I’m gratified to see that the History Channel is branching out into prehistory, with a new series on the evolution of various organs and systems. They started off last week with the eye and did a reasonable job, although the program was shamelessly vertebrate-centric: no mention of the remarkable eyes of the mantis shrimp, or the sophisticated camera eye of the octopus, so much like our own. (Richard Dawkins says eyes have evolved independently at least 40 times in the animal kingdom; no hope of covering all that in an hour, less commercials.)
But there was a nice segment on the compound eye, starting with the pioneering trilobites and their calcite lenses. And I can’t quarrel with the choice of the dragonfly as a living exemplar of this evolutionary pathway.
Dragonflies show up early in the insect fossil record looking pretty much as they do today, except for scale. Remember the coal swamp diorama in the California Academy of Science’s Hall of Life through Time, in which a dragonfly with a two-foot wingspan hovered above a millipede the size of a Volkswagen? The oxygen-rich atmosphere of the Carboniferous Period may have allowed insects and other arthropods to attain larger sizes than ever before, or since.
It would be a mistake to consider dragonflies primitive, though. Compared with other early insects, like the lumpish springtails and scuttling silverfish, dragonflies are elegant monuments to the shaping force of natural selection. Science writer Colin Tudge calls them “glorious aerial predators, like bats or swifts or peregrines.”
They’re fine-tuned for the pursuit of other insects on the wing.
A dragonfly’s eye is an integral part of that package of adaptations.

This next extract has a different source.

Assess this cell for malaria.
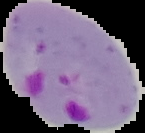
Parasitized.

Like the compound eyes of other insects (and most crustaceans and a few other arthropods), it’s composed of a multitude of tiny units called ommatidia, each equipped with a cornea, a lens, and photoreceptor cells that distinguish brightness and color. Up to 30,000 ommatidia are packed into each of a dragonfly’s eyes; a honeybee has only 4,500. A zone of specialized facets serves as the equivalent of the fovea in the vertebrate eye, enhancing visual acuity.

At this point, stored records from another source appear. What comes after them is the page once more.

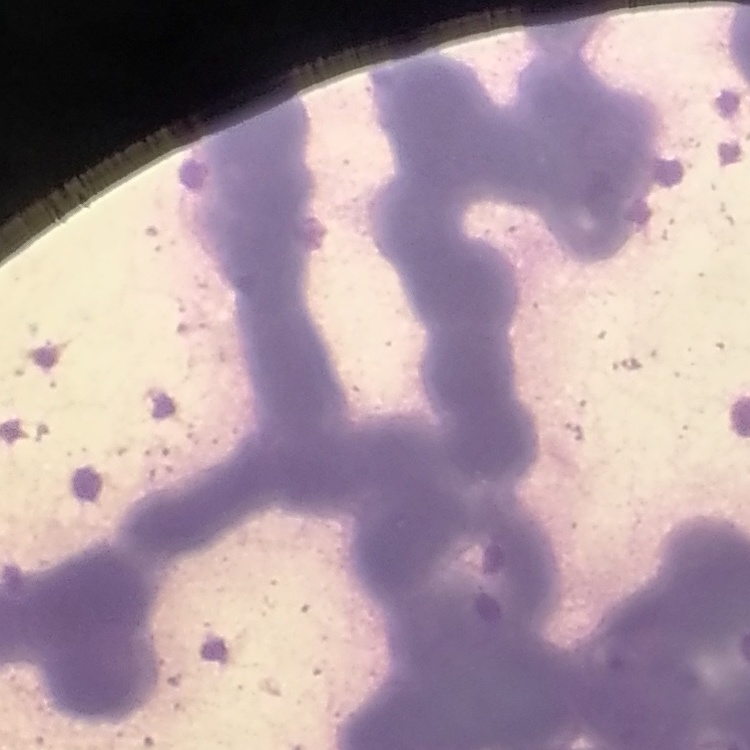
erythrocyte morphology = rouleaux formation
preparation = thin blood smear
image type = one tile cut from a larger photomicrograph
stain = Field's or Giemsa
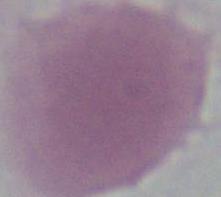

Captured at 1000x magnification. Photomicrograph. An erythrocyte is shown.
Name the parasite shown.
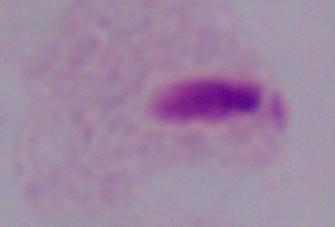
This is a trichomonad.

Summary:
  - Magnification: 1000x
  - Modality: micrograph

Somehow the dragonfly’s minuscule brain integrates all the incoming images, with simultaneous processing allowing it to track rapidly moving targets. The compound eyes wrap around the insect’s head, sometimes meeting at the top, providing a 360 degree field of vision. Dragonflies not only see all the colors we can; they can also see into the ultraviolet and detect polarized light, which they use to home in on ponds.

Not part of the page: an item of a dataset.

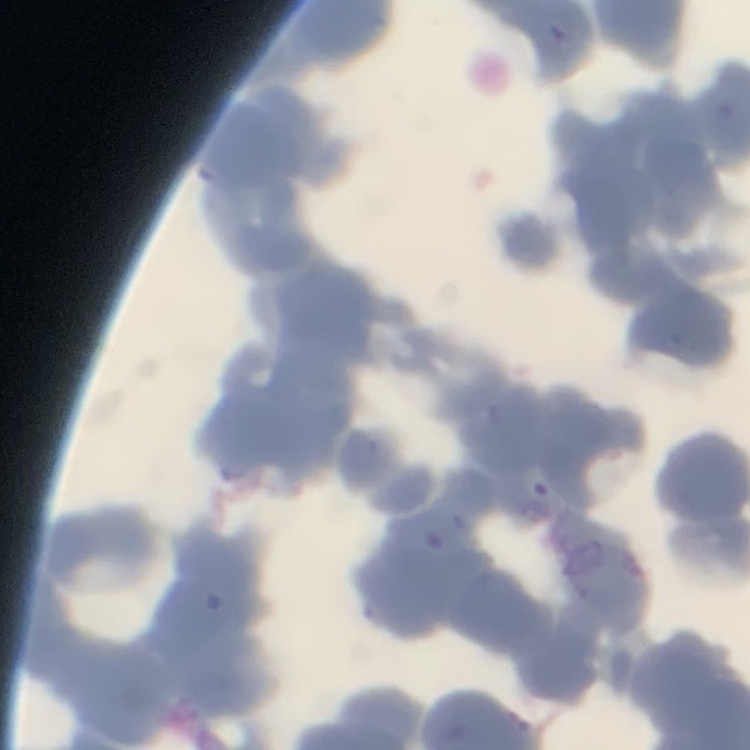
red blood cell morphology = rouleaux formation
stain = Field's or Giemsa
preparation = thin blood film
image type = one tile cut from a larger photomicrograph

I supposed it was inevitable that someone would try to build a dragonfly eye. It was done a couple of years ago at UC Berkeley, in fact, by Luke Lee of the Bioengineering Department’s Bio-Poets (Biomolecular Polymer Opto-Electronic Technology and Science) project. His pinhead-sized creation has 8,370 crystalline ommatidia, each linked by a microscopic length of plastic to a retina-like detector. It can detect multidirectional light signals and rapid movement. Possible applications, according to Dr. Lee, include covert surveillance devices. Thanks. Just what we needed.
You would think the compound eyes would provide all the visual information a dragonfly would reasonably want. But no. It also has three simple eyes, the two lateral and single median ocelli. Scientists at the Australian National University in Canberra have been trying to figure out what they’re good for, beyond sensing general light levels. In the median ocellus, at least, the photoceptors feed into neurons that travel down the dragonfly’s neck to its motor centers. Bypassing the brain enables near-instantaneous physical responses to visual stimuli. The whole system seems to work as a flight stabilizer.
Spinoffs from this research may include better designs for robotic microaerial vehicles. It should not come as a surprise that the work was partially funded by the U.S. Air Force.
I don’t want to sound like a Luddite here, but this kind of thing can make you just a tad ambivalent about bioengineering. Yes, it’s extremely cool to be able to understand how dragonfly eyes and other complex natural mechanisms work. Yes, it’s an achievement to be able to mimic their function with manmade devices. But I wish we could do something with our knowledge of dragonfly optics other than building a better robotic spy plane.